* [TASK TO COMPLETE]: Reproduce verbatim every line from the one containing "How far from" down to the final line below, including both of those lines.

* [PROVIDED ENTRIES]:

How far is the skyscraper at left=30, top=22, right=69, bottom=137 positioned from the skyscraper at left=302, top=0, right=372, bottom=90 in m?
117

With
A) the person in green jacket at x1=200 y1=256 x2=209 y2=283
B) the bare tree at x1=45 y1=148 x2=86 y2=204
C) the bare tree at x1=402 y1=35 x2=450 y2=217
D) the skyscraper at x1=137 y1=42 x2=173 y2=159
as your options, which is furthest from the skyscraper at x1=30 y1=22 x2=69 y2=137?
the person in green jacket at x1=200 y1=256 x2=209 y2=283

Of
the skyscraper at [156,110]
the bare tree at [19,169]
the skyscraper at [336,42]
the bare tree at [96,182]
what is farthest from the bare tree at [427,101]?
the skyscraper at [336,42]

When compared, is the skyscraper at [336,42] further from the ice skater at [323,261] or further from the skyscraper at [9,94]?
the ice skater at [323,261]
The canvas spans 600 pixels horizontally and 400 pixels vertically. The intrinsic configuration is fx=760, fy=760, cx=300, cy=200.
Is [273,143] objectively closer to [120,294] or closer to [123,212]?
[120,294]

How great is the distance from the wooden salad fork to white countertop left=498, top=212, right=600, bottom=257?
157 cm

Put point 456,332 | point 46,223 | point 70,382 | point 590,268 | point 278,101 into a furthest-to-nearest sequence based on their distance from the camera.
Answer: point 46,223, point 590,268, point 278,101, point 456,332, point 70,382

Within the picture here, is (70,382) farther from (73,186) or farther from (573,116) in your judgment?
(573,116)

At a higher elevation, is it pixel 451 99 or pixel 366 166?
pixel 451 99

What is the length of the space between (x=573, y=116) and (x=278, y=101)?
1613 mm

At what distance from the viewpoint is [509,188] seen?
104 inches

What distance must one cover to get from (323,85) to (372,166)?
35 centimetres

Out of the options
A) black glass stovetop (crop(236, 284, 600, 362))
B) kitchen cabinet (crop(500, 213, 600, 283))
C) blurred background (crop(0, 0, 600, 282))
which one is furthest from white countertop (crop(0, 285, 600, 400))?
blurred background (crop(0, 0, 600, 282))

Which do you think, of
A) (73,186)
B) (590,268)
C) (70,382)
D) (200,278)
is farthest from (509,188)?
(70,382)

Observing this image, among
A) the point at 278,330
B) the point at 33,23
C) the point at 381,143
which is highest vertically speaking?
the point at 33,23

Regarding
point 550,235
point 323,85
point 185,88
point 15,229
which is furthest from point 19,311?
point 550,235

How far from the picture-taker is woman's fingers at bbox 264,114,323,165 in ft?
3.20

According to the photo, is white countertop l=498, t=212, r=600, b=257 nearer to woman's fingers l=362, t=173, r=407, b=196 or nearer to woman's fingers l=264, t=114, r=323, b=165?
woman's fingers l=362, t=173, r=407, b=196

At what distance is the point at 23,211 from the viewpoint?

* [EXERCISE RESULT]:
How far from the picture-taker is woman's fingers at bbox 264,114,323,165 in ft?
3.20

According to the photo, is white countertop l=498, t=212, r=600, b=257 nearer to woman's fingers l=362, t=173, r=407, b=196 or nearer to woman's fingers l=264, t=114, r=323, b=165?
woman's fingers l=362, t=173, r=407, b=196

At what distance is the point at 23,211 from the viewpoint?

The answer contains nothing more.